* _Page_:
---------------
Goodluck with the purchase! I think all Zhp owners will have to tell you that it's well worth it. No complaints at all!!


----------



## Roadhawk (May 21, 2004)

agree with all the above comments...sounds great - could even be just a bit louder IMO (on acceleration) - but its nice and not at all too much. Also love the cloth/alcantra and like the wheel...I personally prefer the cloth in the ZHP to the leather...very much...but I suppose its a matter of preference (and some of the leather color combos are way cool)...I would be just as happy with the normal M3 leather wheel I think - but I do like the alcantra (nice grip and never too hot etc) - and its somewhat unique...

My S4 is slightly queiter at idle (perhaps gurgles at bit more...) but gives a better growel on acceleration (along with the awesome vacume sucking sounds of the turbos!!)...love that!


----------



## Double Vanos (Aug 20, 2003)
---------------
* _Exercise set_:
• a. In the ZHP forum thread, which ZHP interior does Roadhawk prefer to the leather?
• b. Write the next part of the ZHP forum thread, picking up after its last line.
The listing after this point has no connection to the ZHP forum thread.

* _Stored data_:
---------------
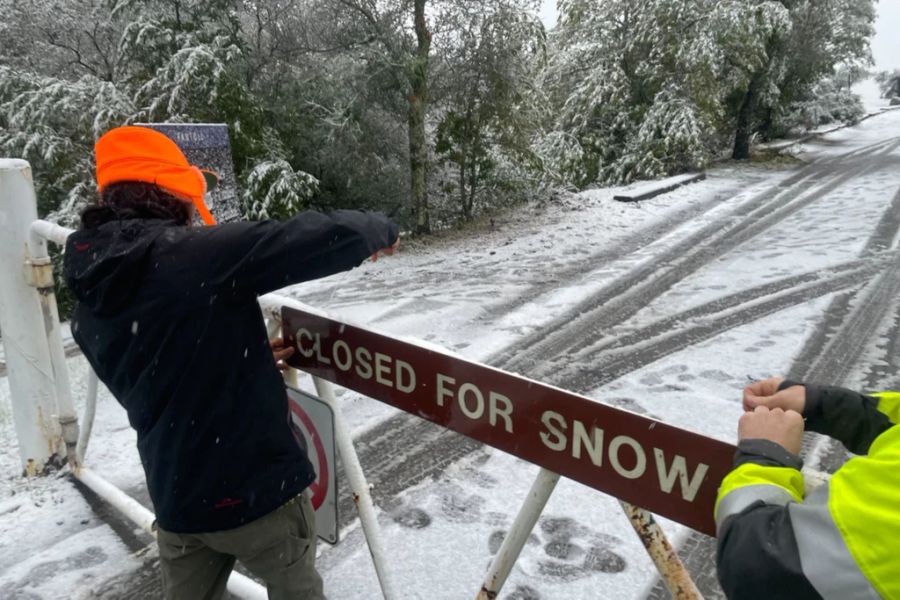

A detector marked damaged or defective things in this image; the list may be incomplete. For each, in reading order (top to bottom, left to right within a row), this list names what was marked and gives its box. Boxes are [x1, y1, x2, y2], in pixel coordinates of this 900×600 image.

rusty metal pole [620, 502, 704, 600]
---------------
* _Results of the tasks_:
• a. The cloth interior.

• b.
TLudwig said:


> I love the exhaust on my ZHP. It is absolutely perfect. It has a nice growl to it in low RPM situations, but becomes very quiet at speed. It's just loud enough to give the car an edge, but just quiet enough to keep it refined. :thumbup:
> 
> I preferred the leather, so I added it on, although the alcantara is very nice. As for the steering wheel, I love it. It stays very cool, even when sitting in direct sunlight (big deal here in TX), and it is extremely comfortable to grip and turn. Even though I didn't like the look of it when I first saw it, it has grown on me, and I definitely wouldn't change it now. Friends who have driven the car always compliment the wheel.


I agree 100% :thumbup:


----------



## Arthur (Sep 11, 2004)

*zhp*

I paid to have the steering wheel swapped out for the m3 leather I disliked the rubbing feeling of the suede like alacantara, also it starts balling up after a while and you have to shave it with a razer, no joke.

But the exhaust is the charm of the car. You start up this car around anyone, and they will turn their head. Unless you do not listen to the radio, you will not even notice it at higher speeds.


----------



## equ (Aug 11, 2004)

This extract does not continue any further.